►

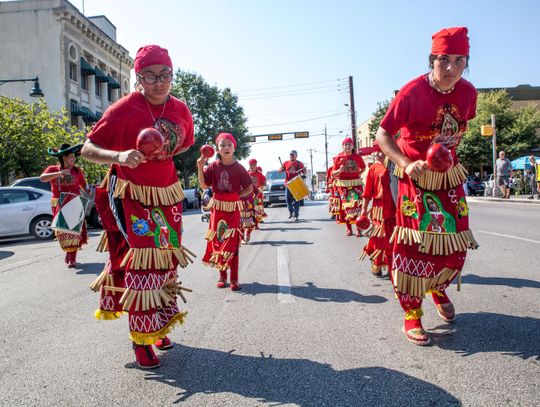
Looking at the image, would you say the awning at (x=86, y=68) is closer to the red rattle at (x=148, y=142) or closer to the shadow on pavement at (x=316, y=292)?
the shadow on pavement at (x=316, y=292)

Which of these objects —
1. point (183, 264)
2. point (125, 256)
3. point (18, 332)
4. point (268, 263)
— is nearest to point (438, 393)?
point (183, 264)

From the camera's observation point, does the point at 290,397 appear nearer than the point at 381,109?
Yes

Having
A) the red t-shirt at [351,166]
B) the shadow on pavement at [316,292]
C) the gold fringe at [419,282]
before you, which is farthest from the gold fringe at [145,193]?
the red t-shirt at [351,166]

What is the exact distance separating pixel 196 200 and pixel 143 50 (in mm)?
27754

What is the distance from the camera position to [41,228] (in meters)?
13.2

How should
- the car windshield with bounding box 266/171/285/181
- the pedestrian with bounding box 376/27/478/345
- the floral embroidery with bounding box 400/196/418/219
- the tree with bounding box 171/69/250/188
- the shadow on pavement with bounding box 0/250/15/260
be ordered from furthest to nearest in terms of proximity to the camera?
1. the tree with bounding box 171/69/250/188
2. the car windshield with bounding box 266/171/285/181
3. the shadow on pavement with bounding box 0/250/15/260
4. the floral embroidery with bounding box 400/196/418/219
5. the pedestrian with bounding box 376/27/478/345

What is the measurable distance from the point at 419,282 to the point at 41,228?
12.2 metres

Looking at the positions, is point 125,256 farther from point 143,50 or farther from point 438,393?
point 438,393

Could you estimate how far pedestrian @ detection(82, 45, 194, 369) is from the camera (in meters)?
3.16

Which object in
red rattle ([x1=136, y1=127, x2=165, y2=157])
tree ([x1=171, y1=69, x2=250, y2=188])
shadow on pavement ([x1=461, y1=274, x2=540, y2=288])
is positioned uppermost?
tree ([x1=171, y1=69, x2=250, y2=188])

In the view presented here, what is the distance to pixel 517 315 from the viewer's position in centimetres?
409

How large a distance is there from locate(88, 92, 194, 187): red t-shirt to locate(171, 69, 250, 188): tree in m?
42.7

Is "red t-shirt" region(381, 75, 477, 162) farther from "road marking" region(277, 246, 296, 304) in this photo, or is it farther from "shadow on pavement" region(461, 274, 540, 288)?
"shadow on pavement" region(461, 274, 540, 288)

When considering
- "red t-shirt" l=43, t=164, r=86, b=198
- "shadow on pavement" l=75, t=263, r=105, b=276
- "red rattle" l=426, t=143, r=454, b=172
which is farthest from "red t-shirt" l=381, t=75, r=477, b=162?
"red t-shirt" l=43, t=164, r=86, b=198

◄

Copy out the whole listing above word for word, without the pictures.

Looking at the image, would you say the awning at (x=86, y=68) is closer to the red rattle at (x=148, y=142) or closer to the shadow on pavement at (x=316, y=292)?
the shadow on pavement at (x=316, y=292)

Which of these objects —
1. point (183, 264)
2. point (125, 256)
3. point (18, 332)
4. point (268, 263)
— is nearest to point (438, 393)?
point (183, 264)

From the camera's observation point, does the point at 290,397 appear nearer than the point at 381,109?
Yes

Having
A) the red t-shirt at [351,166]
B) the shadow on pavement at [316,292]
C) the gold fringe at [419,282]
before you, which is farthest from the gold fringe at [145,193]?
the red t-shirt at [351,166]

What is the exact distance separating pixel 196 200 and pixel 143 50 (in mm)?
27754

What is the distance from the camera position to [41,228] (in meters)?
13.2

How should
- the car windshield with bounding box 266/171/285/181
- the pedestrian with bounding box 376/27/478/345
- the floral embroidery with bounding box 400/196/418/219
- the tree with bounding box 171/69/250/188
- the shadow on pavement with bounding box 0/250/15/260
be ordered from furthest to nearest in terms of proximity to the camera?
1. the tree with bounding box 171/69/250/188
2. the car windshield with bounding box 266/171/285/181
3. the shadow on pavement with bounding box 0/250/15/260
4. the floral embroidery with bounding box 400/196/418/219
5. the pedestrian with bounding box 376/27/478/345

What is the measurable distance from the point at 419,282 to the point at 41,228?
12.2 metres

Looking at the positions, is point 125,256 farther from point 143,50 or farther from point 438,393?
point 438,393

Could you estimate how far pedestrian @ detection(82, 45, 194, 369) is from the camera (in meters)?
3.16

Which object in
red rattle ([x1=136, y1=127, x2=165, y2=157])
tree ([x1=171, y1=69, x2=250, y2=188])
shadow on pavement ([x1=461, y1=274, x2=540, y2=288])
is positioned uppermost?
tree ([x1=171, y1=69, x2=250, y2=188])

In the view presented here, what is the distance to pixel 517 315 from the viewer's position in centimetres?
409

How large a distance is there from locate(88, 92, 194, 187): red t-shirt to locate(171, 69, 250, 188): tree in m?
42.7

Is "red t-shirt" region(381, 75, 477, 162) farther from "road marking" region(277, 246, 296, 304) in this photo, or is it farther from "shadow on pavement" region(461, 274, 540, 288)?
"shadow on pavement" region(461, 274, 540, 288)

When considering
- "red t-shirt" l=43, t=164, r=86, b=198
- "shadow on pavement" l=75, t=263, r=105, b=276
- "red rattle" l=426, t=143, r=454, b=172
which is farthest from "red t-shirt" l=381, t=75, r=477, b=162?
"red t-shirt" l=43, t=164, r=86, b=198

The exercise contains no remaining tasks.